* [WHAT THE EXERCISE ASKS] Provide an exact copy of the data, excluding the images.

[[ GIVEN INFORMATION, beginning ]]

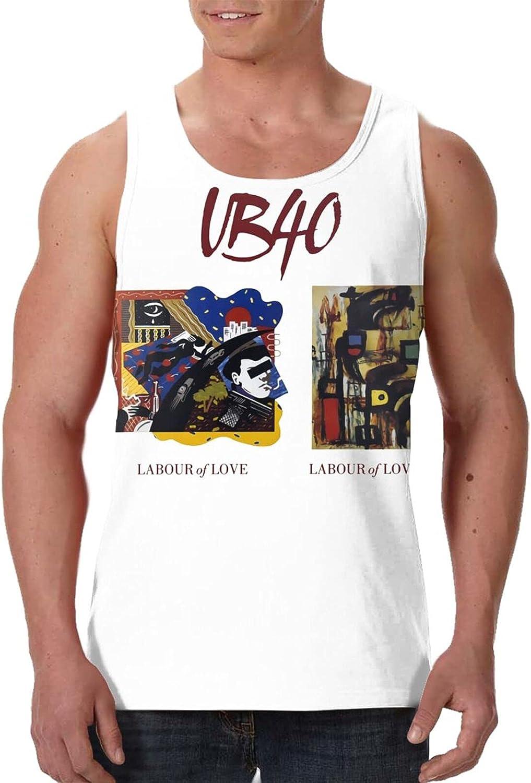 AlexBCody Ub40 Tank Top Man's Summer Fashion Sleeveless Shirt Sport Gym Vest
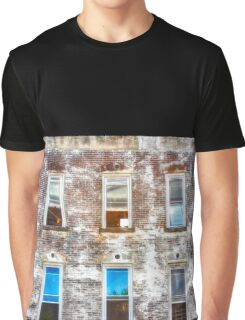 Cool Building Facade Graphic T-Shirt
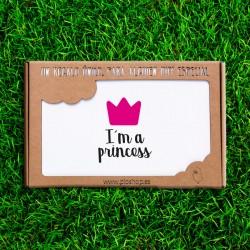 Neonato 4 pezzi - Io sono una principessa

[[ GIVEN INFORMATION, end ]]

* [WRITTEN SOLUTION]
 AlexBCody Ub40 Tank Top Man's Summer Fashion Sleeveless Shirt Sport Gym Vest
 Cool Building Facade Graphic T-Shirt
 Neonato 4 pezzi - Io sono una principessa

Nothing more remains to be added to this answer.